Task requirements
Transcribe only the part of the listing below that begins at the line containing "Of point 548,477" and runs to its final line, keeping both ends.

* BEGIN Data records *

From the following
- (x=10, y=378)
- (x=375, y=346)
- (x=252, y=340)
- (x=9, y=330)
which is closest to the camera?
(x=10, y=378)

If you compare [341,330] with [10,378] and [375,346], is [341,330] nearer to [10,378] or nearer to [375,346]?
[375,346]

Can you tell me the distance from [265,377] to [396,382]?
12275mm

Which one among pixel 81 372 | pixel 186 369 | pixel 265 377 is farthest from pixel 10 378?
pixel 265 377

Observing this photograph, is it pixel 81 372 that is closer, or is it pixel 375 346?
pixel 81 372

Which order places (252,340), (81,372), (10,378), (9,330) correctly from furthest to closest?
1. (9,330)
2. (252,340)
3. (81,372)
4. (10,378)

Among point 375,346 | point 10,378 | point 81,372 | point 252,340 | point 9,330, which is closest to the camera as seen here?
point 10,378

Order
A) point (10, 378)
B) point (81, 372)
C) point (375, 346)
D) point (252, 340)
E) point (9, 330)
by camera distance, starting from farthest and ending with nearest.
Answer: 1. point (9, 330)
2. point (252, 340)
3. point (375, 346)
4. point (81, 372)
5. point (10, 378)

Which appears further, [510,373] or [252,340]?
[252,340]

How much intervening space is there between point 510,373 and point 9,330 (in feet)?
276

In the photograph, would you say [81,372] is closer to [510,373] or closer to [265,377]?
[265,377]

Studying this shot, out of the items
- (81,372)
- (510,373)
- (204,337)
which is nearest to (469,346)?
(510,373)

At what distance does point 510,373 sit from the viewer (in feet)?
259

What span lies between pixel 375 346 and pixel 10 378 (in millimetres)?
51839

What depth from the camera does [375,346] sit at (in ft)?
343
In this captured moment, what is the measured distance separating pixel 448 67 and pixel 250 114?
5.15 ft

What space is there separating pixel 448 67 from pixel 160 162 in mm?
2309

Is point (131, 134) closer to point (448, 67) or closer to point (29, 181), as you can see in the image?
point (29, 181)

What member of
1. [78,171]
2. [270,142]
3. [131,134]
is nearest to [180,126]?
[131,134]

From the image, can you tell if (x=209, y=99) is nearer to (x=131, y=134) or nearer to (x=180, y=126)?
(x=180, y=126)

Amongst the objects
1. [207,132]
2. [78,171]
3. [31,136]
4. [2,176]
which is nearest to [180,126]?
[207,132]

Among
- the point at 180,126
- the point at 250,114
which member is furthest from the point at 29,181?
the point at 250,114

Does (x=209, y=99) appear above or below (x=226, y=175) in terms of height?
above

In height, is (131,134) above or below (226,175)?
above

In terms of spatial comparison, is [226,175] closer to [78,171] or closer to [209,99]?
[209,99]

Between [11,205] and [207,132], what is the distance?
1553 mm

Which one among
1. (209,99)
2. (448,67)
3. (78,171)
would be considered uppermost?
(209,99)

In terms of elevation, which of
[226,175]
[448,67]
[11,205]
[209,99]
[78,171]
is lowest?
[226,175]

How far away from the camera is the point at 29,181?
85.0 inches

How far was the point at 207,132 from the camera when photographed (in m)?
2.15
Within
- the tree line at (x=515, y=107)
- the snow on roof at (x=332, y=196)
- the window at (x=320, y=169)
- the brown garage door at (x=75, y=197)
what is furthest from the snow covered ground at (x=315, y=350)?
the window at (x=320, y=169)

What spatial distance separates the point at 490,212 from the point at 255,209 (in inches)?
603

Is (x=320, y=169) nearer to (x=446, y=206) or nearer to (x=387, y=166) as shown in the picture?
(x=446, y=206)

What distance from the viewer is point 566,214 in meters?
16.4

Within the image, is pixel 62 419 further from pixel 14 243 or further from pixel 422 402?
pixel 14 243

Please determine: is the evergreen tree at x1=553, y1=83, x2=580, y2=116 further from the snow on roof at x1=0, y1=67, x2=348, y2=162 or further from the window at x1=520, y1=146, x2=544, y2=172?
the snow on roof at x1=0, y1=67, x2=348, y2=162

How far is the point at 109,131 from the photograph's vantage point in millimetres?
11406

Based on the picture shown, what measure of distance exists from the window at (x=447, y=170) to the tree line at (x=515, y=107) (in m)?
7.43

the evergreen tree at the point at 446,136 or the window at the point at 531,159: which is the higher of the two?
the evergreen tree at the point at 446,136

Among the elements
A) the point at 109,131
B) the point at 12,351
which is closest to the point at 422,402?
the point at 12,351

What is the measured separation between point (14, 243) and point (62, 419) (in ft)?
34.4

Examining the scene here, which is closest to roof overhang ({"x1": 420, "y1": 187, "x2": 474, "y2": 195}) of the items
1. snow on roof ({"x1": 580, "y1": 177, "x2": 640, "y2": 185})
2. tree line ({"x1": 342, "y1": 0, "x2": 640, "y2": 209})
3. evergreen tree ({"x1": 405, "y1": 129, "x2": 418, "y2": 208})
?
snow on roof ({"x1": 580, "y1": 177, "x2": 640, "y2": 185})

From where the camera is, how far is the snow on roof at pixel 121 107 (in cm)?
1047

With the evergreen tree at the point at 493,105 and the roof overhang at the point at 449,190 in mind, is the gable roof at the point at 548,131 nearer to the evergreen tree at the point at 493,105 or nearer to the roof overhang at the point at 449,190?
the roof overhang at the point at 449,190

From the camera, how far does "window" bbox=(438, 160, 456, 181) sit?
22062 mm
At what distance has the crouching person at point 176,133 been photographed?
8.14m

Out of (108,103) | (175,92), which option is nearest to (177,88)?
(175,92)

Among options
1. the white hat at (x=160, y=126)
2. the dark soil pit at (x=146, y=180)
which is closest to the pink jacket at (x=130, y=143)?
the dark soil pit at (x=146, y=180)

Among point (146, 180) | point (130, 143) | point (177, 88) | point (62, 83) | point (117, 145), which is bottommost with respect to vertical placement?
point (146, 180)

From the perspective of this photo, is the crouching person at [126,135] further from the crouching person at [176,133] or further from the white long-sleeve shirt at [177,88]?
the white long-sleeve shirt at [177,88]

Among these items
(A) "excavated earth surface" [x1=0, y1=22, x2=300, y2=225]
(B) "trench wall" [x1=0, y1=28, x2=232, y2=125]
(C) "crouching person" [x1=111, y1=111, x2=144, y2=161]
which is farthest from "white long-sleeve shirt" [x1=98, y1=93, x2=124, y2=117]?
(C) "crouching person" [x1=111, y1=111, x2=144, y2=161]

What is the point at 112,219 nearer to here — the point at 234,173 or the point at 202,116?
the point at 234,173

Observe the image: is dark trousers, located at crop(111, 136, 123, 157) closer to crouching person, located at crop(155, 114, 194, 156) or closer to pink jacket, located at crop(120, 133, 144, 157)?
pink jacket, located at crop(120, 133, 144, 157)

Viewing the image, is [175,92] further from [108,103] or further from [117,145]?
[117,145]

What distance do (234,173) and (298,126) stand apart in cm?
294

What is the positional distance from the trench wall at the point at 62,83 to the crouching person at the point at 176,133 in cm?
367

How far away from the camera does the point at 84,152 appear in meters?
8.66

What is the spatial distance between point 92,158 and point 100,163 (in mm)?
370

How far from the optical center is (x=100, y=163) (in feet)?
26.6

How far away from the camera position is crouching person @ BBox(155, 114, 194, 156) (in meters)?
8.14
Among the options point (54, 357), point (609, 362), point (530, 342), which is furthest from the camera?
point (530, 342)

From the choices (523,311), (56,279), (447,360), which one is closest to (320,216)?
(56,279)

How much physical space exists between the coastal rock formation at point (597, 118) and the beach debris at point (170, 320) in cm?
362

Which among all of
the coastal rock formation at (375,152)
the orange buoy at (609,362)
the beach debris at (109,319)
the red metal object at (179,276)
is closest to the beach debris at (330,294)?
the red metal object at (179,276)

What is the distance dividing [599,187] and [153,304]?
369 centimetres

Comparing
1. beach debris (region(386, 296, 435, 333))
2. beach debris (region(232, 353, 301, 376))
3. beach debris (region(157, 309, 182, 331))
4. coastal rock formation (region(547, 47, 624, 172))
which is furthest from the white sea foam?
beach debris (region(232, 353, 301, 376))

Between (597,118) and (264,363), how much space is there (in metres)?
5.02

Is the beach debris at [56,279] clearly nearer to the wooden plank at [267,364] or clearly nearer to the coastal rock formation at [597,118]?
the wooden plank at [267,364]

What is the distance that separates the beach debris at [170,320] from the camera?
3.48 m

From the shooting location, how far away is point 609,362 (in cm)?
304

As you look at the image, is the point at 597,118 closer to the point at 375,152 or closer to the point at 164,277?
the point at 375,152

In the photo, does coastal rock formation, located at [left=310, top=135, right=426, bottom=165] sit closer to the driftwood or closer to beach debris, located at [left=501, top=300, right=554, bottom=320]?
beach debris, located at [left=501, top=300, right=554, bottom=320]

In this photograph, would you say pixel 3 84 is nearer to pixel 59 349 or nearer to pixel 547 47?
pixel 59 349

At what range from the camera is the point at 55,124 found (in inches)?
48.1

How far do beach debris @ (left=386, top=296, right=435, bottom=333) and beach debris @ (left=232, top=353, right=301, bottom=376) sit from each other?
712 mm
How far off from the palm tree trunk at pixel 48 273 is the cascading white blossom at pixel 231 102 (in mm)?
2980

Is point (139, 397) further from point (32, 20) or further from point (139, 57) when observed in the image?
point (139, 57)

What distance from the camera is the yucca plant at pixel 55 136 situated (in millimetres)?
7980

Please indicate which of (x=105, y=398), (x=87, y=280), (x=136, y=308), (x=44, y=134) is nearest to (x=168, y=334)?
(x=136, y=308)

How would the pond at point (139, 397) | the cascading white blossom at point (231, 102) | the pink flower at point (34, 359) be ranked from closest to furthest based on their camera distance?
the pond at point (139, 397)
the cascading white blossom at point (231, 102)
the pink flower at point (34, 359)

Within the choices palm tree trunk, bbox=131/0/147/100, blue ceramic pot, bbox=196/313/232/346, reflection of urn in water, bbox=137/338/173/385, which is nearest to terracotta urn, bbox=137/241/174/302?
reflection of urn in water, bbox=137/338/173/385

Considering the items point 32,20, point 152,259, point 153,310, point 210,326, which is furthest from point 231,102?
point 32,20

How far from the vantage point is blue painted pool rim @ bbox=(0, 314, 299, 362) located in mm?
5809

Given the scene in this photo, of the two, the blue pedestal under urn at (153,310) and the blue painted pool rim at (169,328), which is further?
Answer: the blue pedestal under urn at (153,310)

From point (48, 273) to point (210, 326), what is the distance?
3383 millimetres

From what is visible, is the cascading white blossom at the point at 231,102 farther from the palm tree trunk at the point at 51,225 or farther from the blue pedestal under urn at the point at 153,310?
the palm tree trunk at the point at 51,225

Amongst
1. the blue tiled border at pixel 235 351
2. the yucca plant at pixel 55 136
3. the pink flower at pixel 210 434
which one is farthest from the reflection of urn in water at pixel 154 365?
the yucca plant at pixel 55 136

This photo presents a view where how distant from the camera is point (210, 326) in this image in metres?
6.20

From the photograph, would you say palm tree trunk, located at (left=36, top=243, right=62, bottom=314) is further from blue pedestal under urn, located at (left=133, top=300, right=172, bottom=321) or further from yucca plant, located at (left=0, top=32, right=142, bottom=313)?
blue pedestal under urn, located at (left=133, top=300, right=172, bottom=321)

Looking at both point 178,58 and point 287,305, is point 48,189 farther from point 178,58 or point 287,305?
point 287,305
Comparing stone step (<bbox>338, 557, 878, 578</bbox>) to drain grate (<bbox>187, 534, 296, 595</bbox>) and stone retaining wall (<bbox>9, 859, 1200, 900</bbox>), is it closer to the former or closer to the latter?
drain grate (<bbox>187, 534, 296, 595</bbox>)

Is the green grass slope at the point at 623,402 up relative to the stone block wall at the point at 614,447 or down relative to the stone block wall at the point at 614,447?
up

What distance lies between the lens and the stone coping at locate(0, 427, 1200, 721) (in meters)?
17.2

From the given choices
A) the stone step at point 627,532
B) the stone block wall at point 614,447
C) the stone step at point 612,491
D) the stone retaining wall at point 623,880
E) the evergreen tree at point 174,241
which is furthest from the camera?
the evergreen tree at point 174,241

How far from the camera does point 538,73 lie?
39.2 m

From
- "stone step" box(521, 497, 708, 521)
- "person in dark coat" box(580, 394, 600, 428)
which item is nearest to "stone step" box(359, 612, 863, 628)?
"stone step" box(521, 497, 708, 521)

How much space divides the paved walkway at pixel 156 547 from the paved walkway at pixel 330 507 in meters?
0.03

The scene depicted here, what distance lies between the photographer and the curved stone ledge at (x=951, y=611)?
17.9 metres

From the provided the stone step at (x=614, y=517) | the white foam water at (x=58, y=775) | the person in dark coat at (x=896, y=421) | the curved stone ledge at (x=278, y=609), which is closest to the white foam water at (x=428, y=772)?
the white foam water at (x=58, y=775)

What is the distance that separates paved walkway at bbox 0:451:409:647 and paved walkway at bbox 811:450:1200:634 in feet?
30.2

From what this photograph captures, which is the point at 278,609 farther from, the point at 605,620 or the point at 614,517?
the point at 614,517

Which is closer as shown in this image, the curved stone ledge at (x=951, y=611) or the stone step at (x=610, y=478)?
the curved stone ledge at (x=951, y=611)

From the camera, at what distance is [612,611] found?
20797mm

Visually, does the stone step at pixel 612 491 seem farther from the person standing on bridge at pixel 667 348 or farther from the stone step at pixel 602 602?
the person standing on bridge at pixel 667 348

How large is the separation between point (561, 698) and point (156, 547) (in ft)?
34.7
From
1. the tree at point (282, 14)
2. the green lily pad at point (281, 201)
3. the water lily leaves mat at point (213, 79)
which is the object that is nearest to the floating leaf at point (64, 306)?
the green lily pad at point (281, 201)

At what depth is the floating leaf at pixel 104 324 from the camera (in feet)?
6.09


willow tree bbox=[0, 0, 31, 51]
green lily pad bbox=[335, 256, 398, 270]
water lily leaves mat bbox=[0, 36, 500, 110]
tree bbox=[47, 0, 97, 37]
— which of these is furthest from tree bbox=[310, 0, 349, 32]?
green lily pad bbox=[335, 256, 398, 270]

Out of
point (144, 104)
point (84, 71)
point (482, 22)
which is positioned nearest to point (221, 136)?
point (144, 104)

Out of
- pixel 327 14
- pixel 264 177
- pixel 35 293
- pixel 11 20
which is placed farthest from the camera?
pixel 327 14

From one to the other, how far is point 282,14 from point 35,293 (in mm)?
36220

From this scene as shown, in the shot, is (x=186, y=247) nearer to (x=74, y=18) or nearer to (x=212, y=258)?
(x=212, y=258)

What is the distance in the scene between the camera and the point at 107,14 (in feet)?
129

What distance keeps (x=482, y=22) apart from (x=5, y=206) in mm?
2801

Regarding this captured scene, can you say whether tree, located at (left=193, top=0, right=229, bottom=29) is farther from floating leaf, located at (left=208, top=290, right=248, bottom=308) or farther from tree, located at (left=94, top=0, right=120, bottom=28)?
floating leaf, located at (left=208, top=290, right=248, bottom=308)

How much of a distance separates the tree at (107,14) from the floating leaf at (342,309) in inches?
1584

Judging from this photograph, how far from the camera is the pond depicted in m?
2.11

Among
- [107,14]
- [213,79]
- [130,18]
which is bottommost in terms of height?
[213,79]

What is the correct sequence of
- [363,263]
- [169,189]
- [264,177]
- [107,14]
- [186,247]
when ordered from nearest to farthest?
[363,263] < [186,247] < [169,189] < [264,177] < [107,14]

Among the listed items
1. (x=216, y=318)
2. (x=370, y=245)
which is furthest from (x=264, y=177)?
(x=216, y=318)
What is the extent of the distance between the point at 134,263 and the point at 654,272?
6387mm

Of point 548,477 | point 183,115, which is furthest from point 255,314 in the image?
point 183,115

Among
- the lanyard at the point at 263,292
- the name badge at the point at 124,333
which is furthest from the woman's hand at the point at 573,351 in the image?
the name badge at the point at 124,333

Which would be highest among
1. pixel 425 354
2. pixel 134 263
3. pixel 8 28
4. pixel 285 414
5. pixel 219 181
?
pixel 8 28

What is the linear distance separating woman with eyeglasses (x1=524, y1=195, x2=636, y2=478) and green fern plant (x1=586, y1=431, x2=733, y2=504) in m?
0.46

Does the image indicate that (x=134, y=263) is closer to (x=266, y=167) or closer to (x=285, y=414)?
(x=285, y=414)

* END Data records *

Correct response
Of point 548,477 | point 183,115, which is furthest from point 255,314 in the image?
point 183,115

Among
- the lanyard at the point at 263,292
- the name badge at the point at 124,333
which is furthest from the woman's hand at the point at 573,351 in the image?
the name badge at the point at 124,333

Which would be highest among
1. pixel 425 354
2. pixel 134 263
3. pixel 8 28
4. pixel 285 414
5. pixel 219 181
?
pixel 8 28

What is the linear distance separating woman with eyeglasses (x1=524, y1=195, x2=636, y2=478) and green fern plant (x1=586, y1=431, x2=733, y2=504) in m?
0.46

Does the image indicate that (x=134, y=263) is closer to (x=266, y=167) or closer to (x=285, y=414)?
(x=285, y=414)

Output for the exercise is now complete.